|HCC Site ID:||1414||Parish:||Fyfield|
|Designations:||House LB II||Area:||large|
|Access:||No Public Access||Ownership:||Multiple private|
Location and Site
Redenham House is situated just north of Appleshaw and east of the A342 Andover to Devizes.
Over the years some of the land that is now Redenham estate has been held variously as part of other estates, making it difficult to establish its history exactly. A sales indenture of 1701 establishes that there was a house, buildings, gardens, meadows etc, although the precise position of the house is unknown. Then in 1784, Henry White, brother of Gilbert White of Selbourne, recorded dining at Redenham and noted that a new house was under construction. This classical Georgian house is now listed Grade II, and the estate covers approximately 400 hectares of which 2.5 hectares are garden, 24 hectares parkland, 36.5 hectares woodland and the remainder farmland.
The parkland of the Redenham estate has been designated by Hampshire County Council Environmental Group as having seven Sites of importance for Nature Conservation, comprising ancient and semi-natural woodland; these are managed for commercial forestry, landscaping and rearing game. To the west of the house is a curving bank that may have been a formal boundary between the parkland and the fields and copses to the north. An aerial photo of the 1970s reveals a ditch which replaced an iron fence between the house and park.
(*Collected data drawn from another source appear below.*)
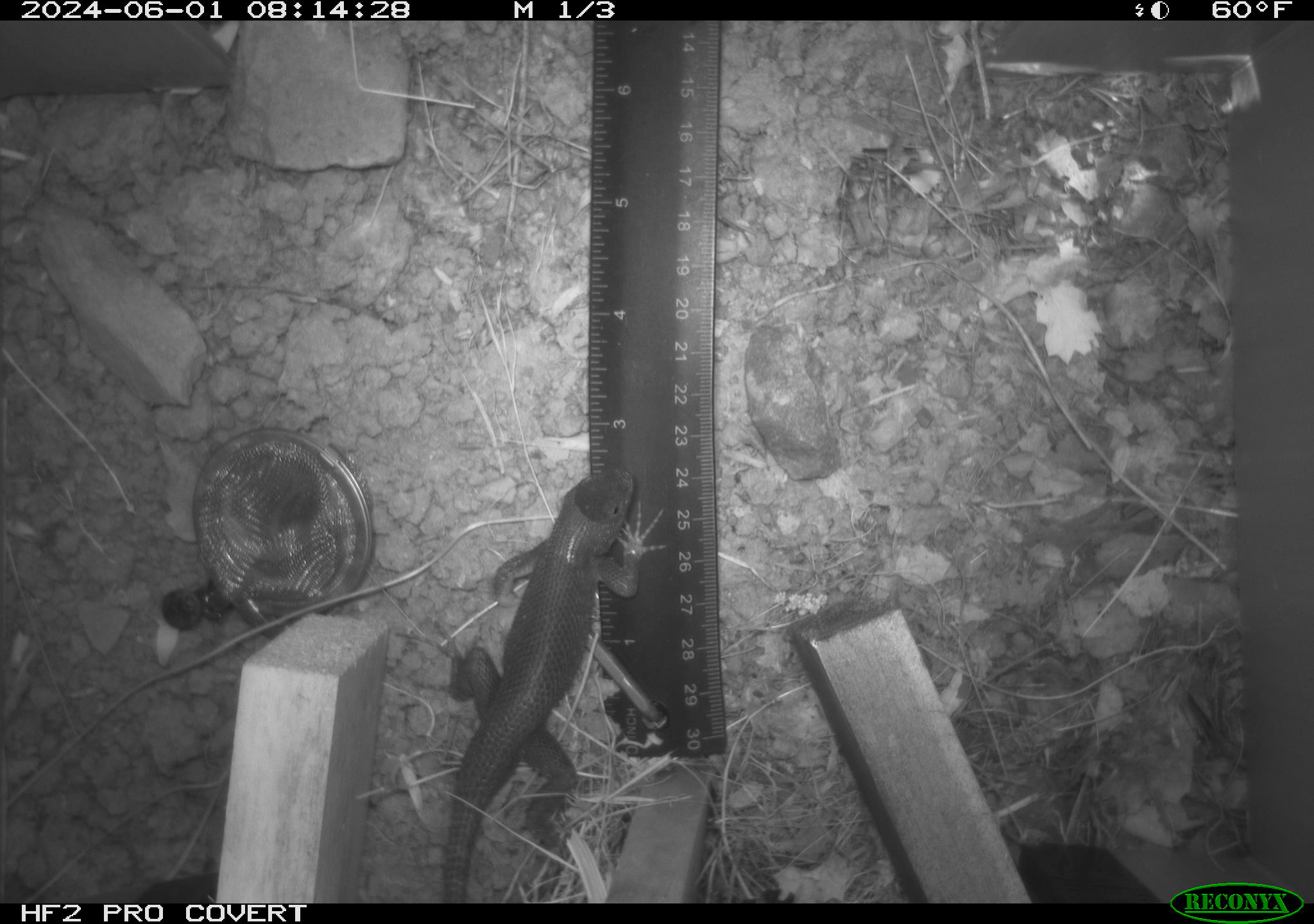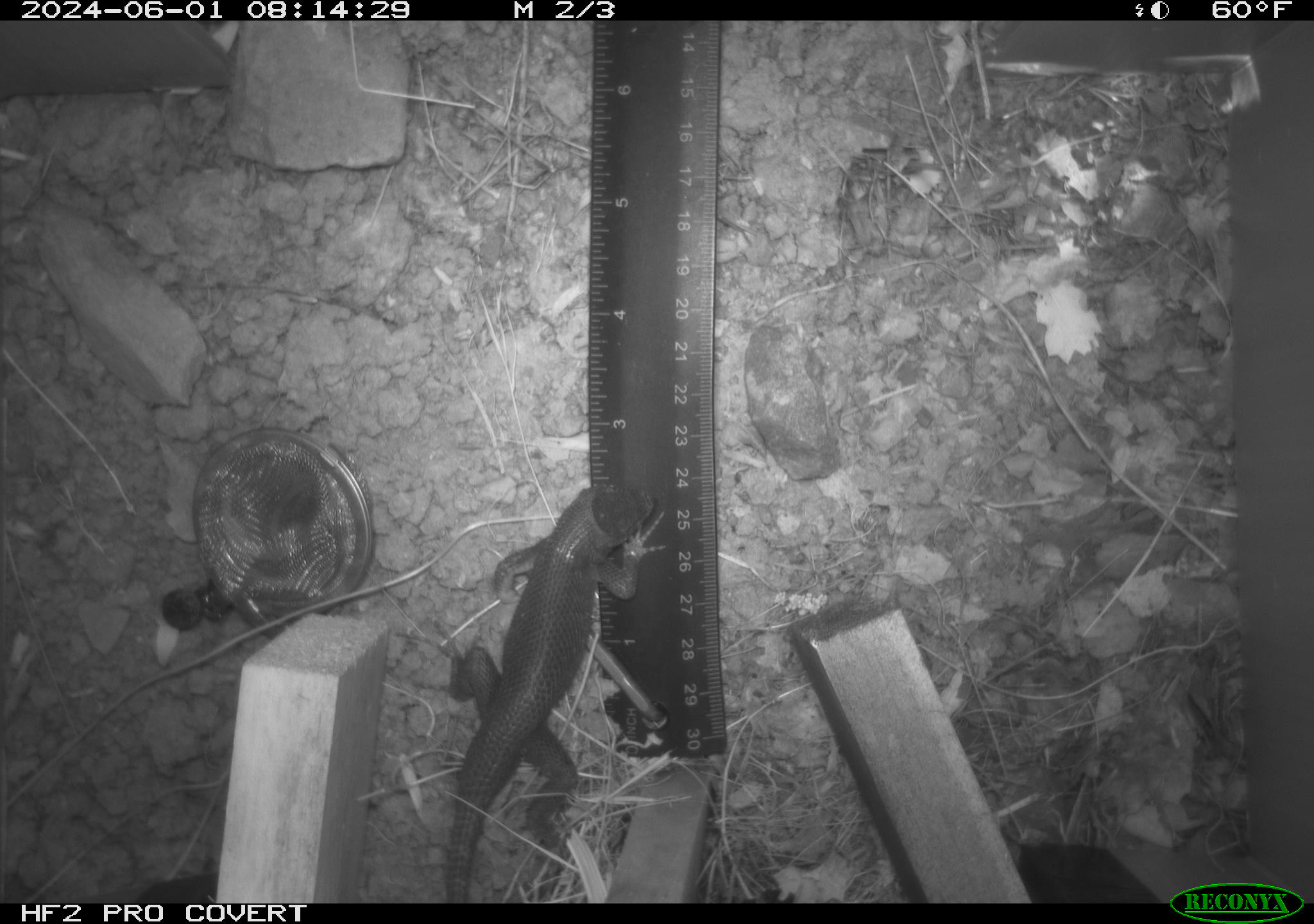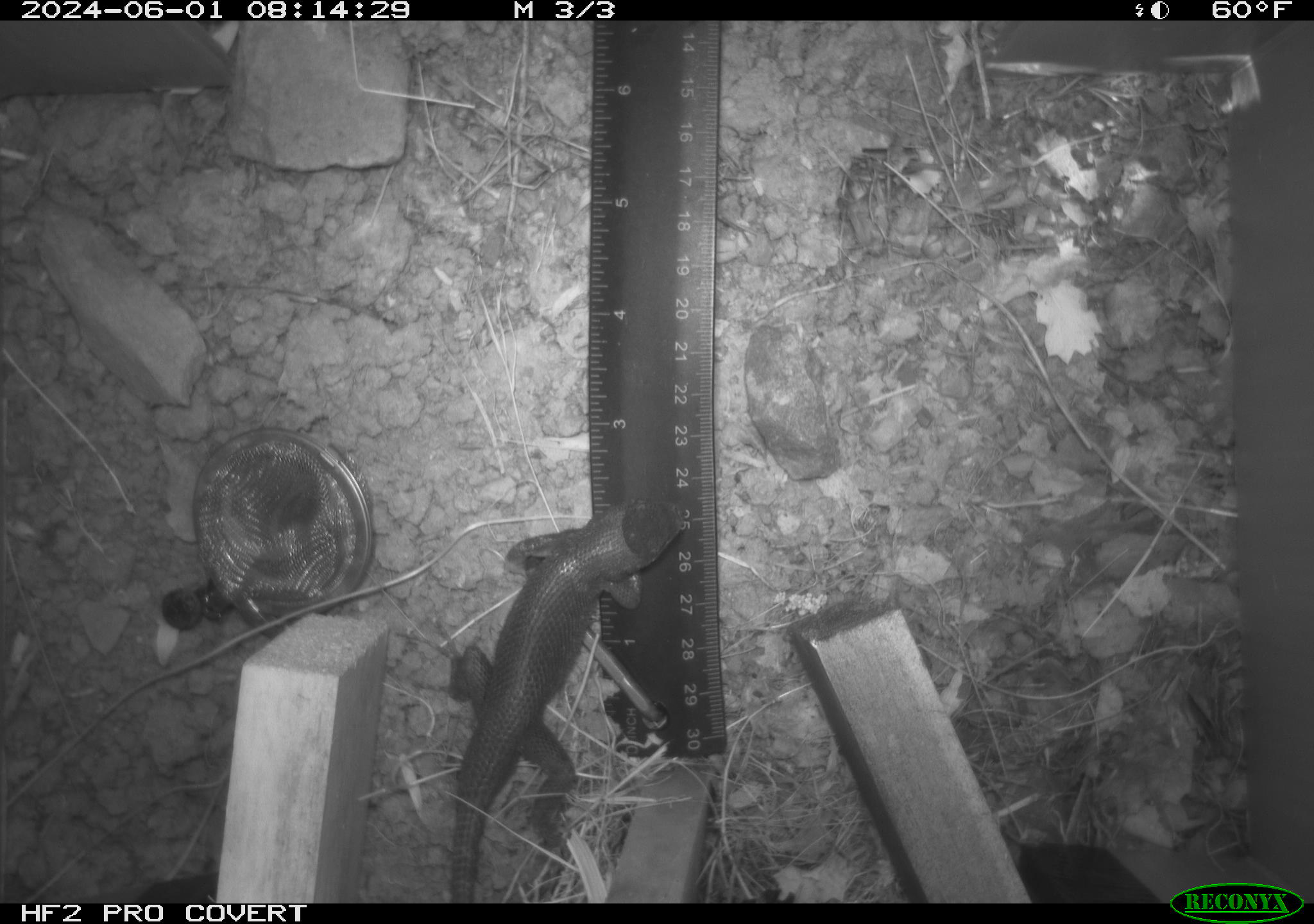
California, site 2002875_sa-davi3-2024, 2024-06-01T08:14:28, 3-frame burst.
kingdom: Animalia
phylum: Chordata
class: Reptilia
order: Squamata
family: Phrynosomatidae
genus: Sceloporus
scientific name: Sceloporus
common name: spiny lizards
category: sceloporus species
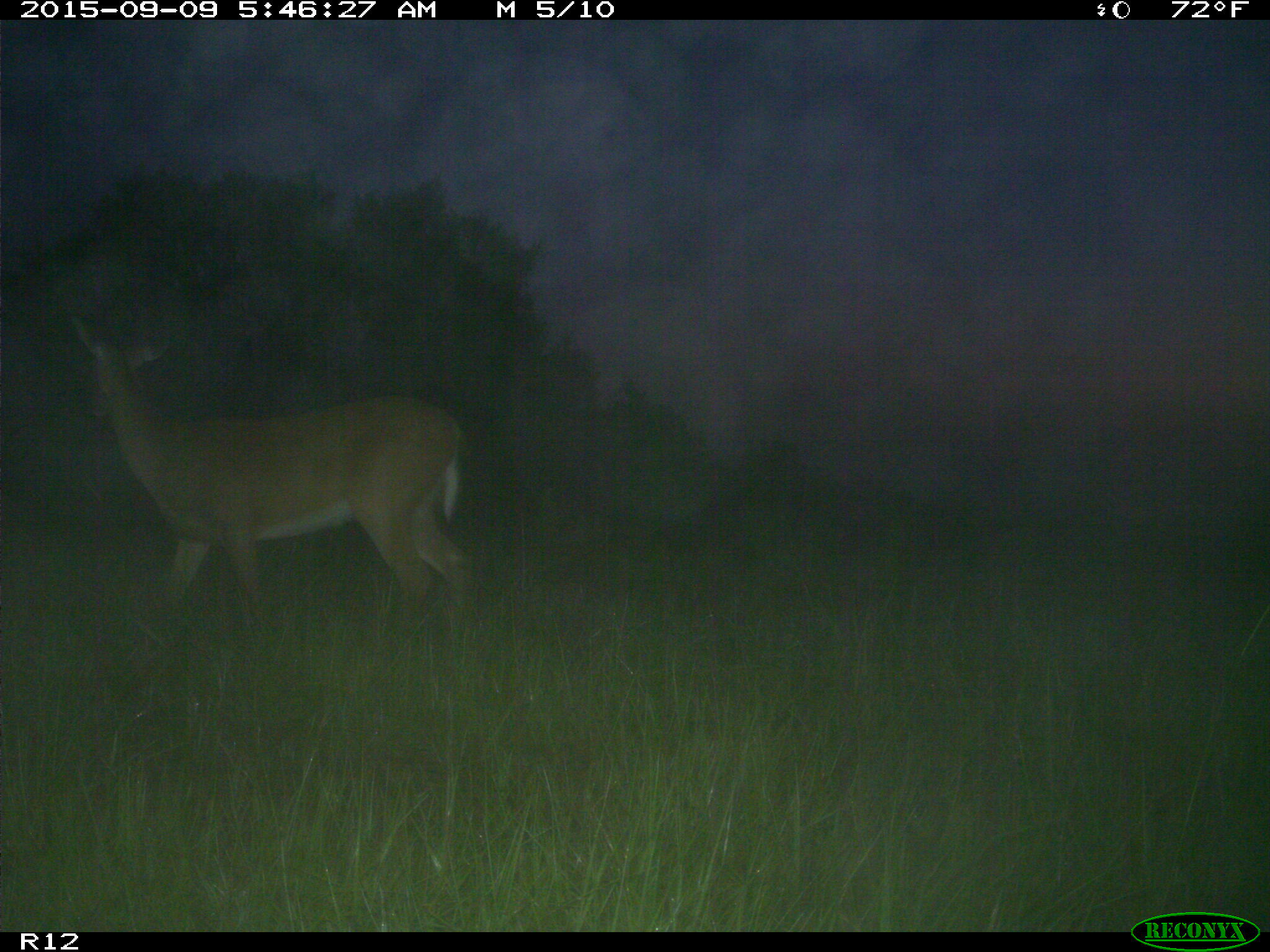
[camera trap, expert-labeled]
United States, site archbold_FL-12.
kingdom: Animalia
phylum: Chordata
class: Mammalia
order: Artiodactyla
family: Cervidae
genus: Odocoileus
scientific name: Odocoileus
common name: deer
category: unidentified deer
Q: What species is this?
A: Unidentified deer (deer) (Odocoileus).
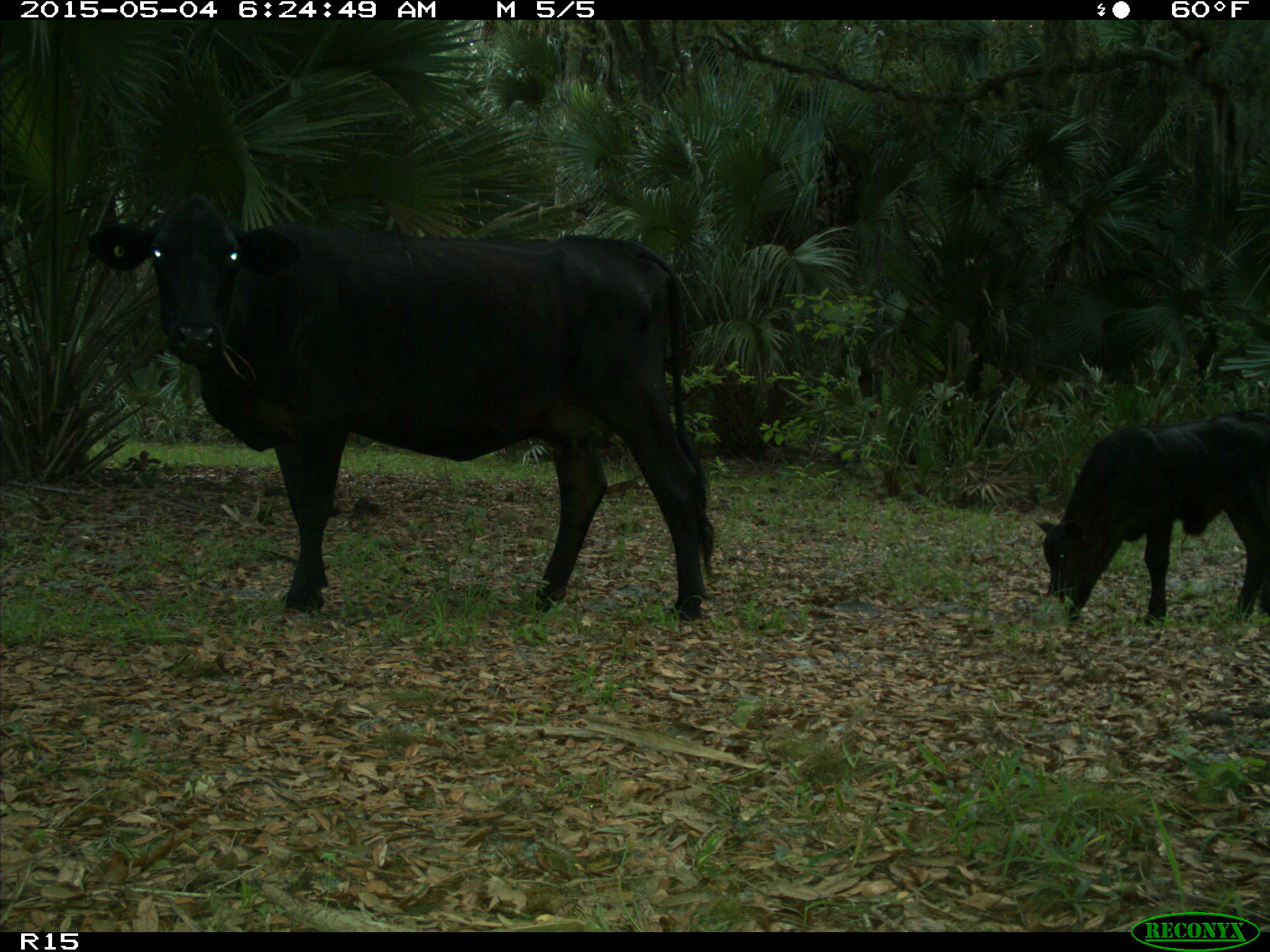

In front of the house is a simple lawned area separated from the parkland by a modern wooden fence and, containing until the 1920s, a circular pond, which is now a sunken area where a large bamboo grows.
The gardens on the north and east sides of the house were mainly relaid in the 1960s for Mr Kidston, by Lady Clark, a garden designer and the current owner, keeping elements of earlier features. An aerial photograph of 1944 shows the extent of an old kitchen garden with a flint wall and its associated buildings. The OS 2nd edition 25” map indicates a second, higher, kitchen garden with an orchard and range of buildings, this was turned into a paddock. The rest of the garden is divided into separate areas which include a rose garden, a woodland garden, a herbaceous border garden and a herb garden. A swimming pool garden was also made for Mr Kidston, it is bounded by an old curved cob wall which was originally thatched, and the necessary machinery is housed in a former potting shed. A lime avenue, planted in the 1960s, leads to a tennis court and croquet lawn.
To the west of the mansion is the 16th century Home Farm, also Listed Grade II, and its complex of farm building, the stables were re-built in 1913. Barns built in the 1970s for racehorse breeding have been converted into business units.
Late 18th century house in parkland now designated as important for nature conservancy by Hampshire County Council. New gardens designed by Lady Clark for the owner in the 1960sa; also a 1960s lime avenue. Old curved cob wall and old kitchen garden. Business units in 1970s barns.